24. HATI-HATI

263 41 45
                                    

▬▬ VILLAIN ▬▬

.

.

.

"𝑲𝒆𝒉𝒂𝒕𝒊-𝒉𝒂𝒕𝒊𝒂𝒏 𝒚𝒂𝒏𝒈 𝒔𝒆𝒅𝒊𝒌𝒊𝒕 𝒍𝒆𝒃𝒊𝒉 𝒃𝒂𝒊𝒌 𝒅𝒂𝒓𝒊𝒑𝒂𝒅𝒂 𝒌𝒆𝒕𝒆𝒓𝒈𝒆𝒔𝒂𝒂𝒏 𝒚𝒂𝒏𝒈 𝒃𝒂𝒏𝒚𝒂𝒌."

.

.

.

꧁ 亗 ꧂

Pergantian waktu telah berlalu. Langit yang tadinya gelap gulita, perlahan diterangi sinar hangat sang surya.

Suasana sejuknya pagi menyapa panca indra, memberikan kesan familiar yang sangat nikmat dengan ketenangan.

Cairan kecoklatan bening tertuang halus memenuhi cangkir kecil, lalu disajikan.

Hangat, sehingga mengeluarkan aroma yang begitu khas. Diangkatnya tatakan beserta gagang berhias selaras, lantas ia seruput teh itu dengan tenang.

"Hmm... aku suka tempat ini," ucapnya seraya meletakkan cangkir ke atas meja.

"Fasilitas yang memadai, makanan yang lezat, lalu ... pelayanan yang layak. Apa cuma perasaanku, atau memang baru kali ini kita menemukan bangsa Xenebrian yang jauh dari kata bar-bar?" gumamnya sambil mengingat-ingat.

"Bagaimana menurutmu, Evan?" Lalu dia melirik si pelayan.

"Sama, Tuanku. Selama ribuan tahun, bangsa ini terkenal dengan keganasan dan sifatnya yang kasar.

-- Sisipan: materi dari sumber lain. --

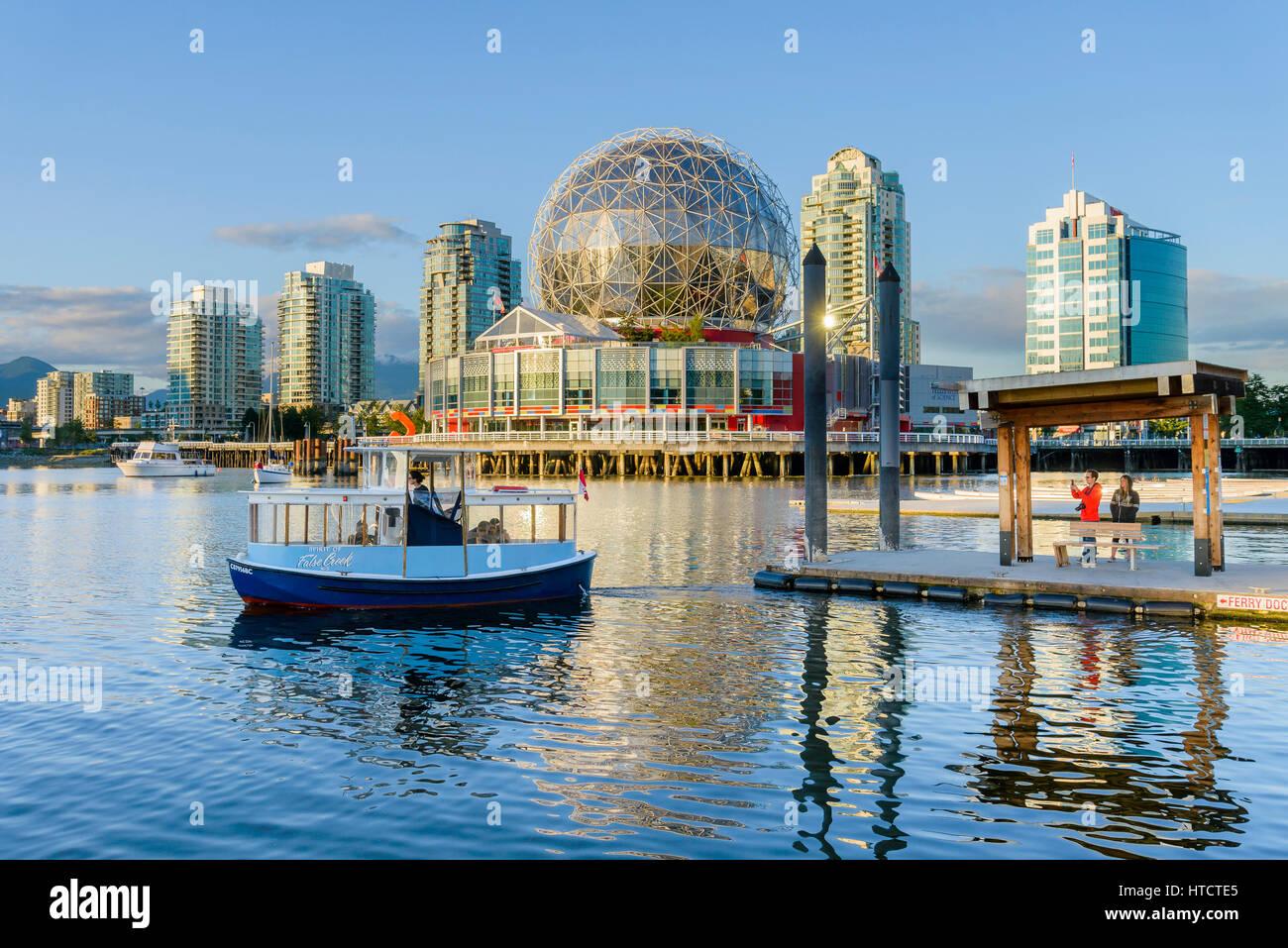 Muelle de Transbordadores, a False Creek de Vancouver, British Columbia, Canadá Foto de stock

Seumur hidup, tiada saya menemukan perlakuan seperti ini dari mereka kecuali sekarang," jawab si pelayan yang setia berdiri di belakang.

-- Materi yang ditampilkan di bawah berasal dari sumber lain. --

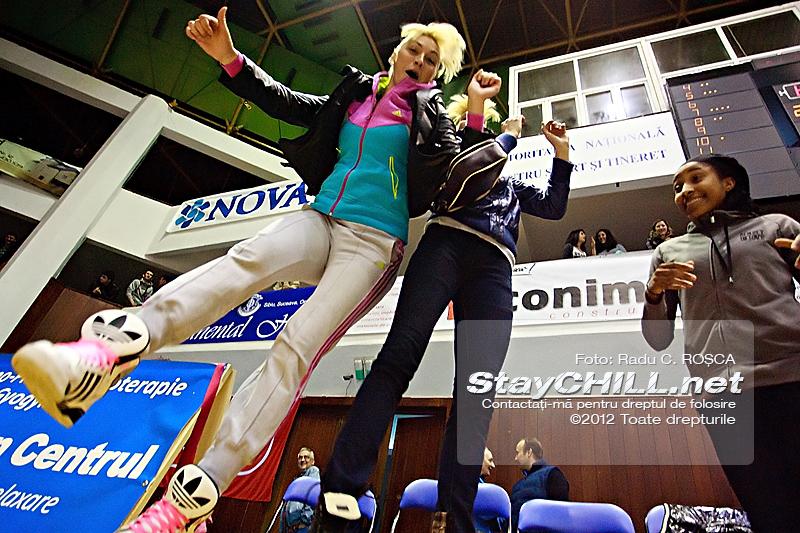 Bojana Vulic, Adina Pop și Veronica Hicks de la BC Nova Vita / BC Mureș - U Mobitelco (Playoff M4), 19 aprilie 2012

Matanya berputar dan memperhatikan ruangan yang ditempati seperti menelisik.

Saat sibuk dengan pikirannya sendiri, sesuatu tiba-tiba keluar dari lengan bajunya.

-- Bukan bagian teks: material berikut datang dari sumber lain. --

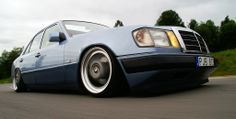 Mercedes-Benz W 124 http://chatwing.com/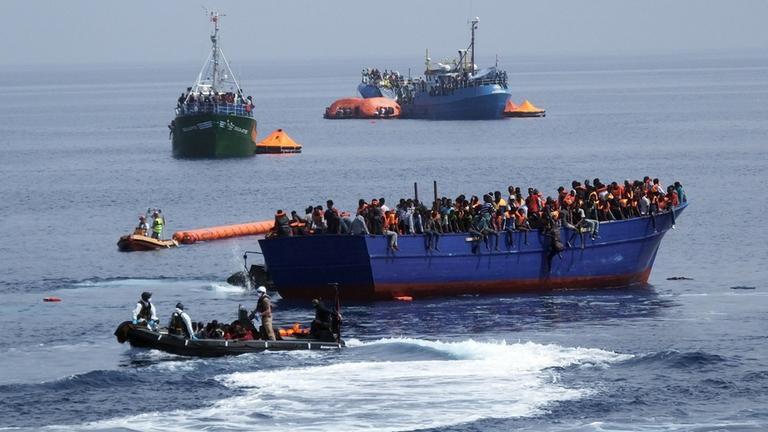 bundeswehr rettet fast 1200 fluechtlinge aus seenot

"Selamat pagi, Nalze, apa tidurmu nyenyak?" sapa riang si tuan kepada ular hijau seukuran genggaman tangan yang baru saja keluar dari lengan bajunya.

Mata emas terang dengan pupil tipis vertikal. Mengikuti gerak tangan sang tuan, hewan itu terus mengeluarkan desis seperti sedang berkomunikasi.

Sang majikan juga ikut mengangguk, seakan mengerti dengan bahasa ular tersebut.

"Kau juga merasakannya 'kan?" tanyanya, lantas dijawab dengan elusan dari si ular. Rasa kepuasan kemudian menguasai seluruh batinnya. "Sudah kuduga pilihanku tidaklah salah."

"Tetapi, Tuanku, bukankah ini bisa menjadi bentuk penghina terhadap bangsa kita?" celetuk si pelayan, mendadak bersuara.

Alis sang tuan bertekuk tidak suka. "Kau meragukan keputusanku?"

"B-- bukan! Maksud saya--"

"Meragukan keputusanku, sama seperti bentuk pengkhianatan. Kau sadar atas apa yang kau perbuat barusan?"

"A-- ampun, Tuanku, lisan ini telah melakukan kesalahan!" Evan si pelayan dengan pasrah bersujud tepat dihadapannya. Segera menyadari bahwa perkataannya telah melebihi batas.

Mengabaikan hal tersebut, si tuan bersenandung ria lalu menaruh perhatiannya ke arah jendela. Pemandangan di luar begitu asri dengan pohon-pohon yang subur.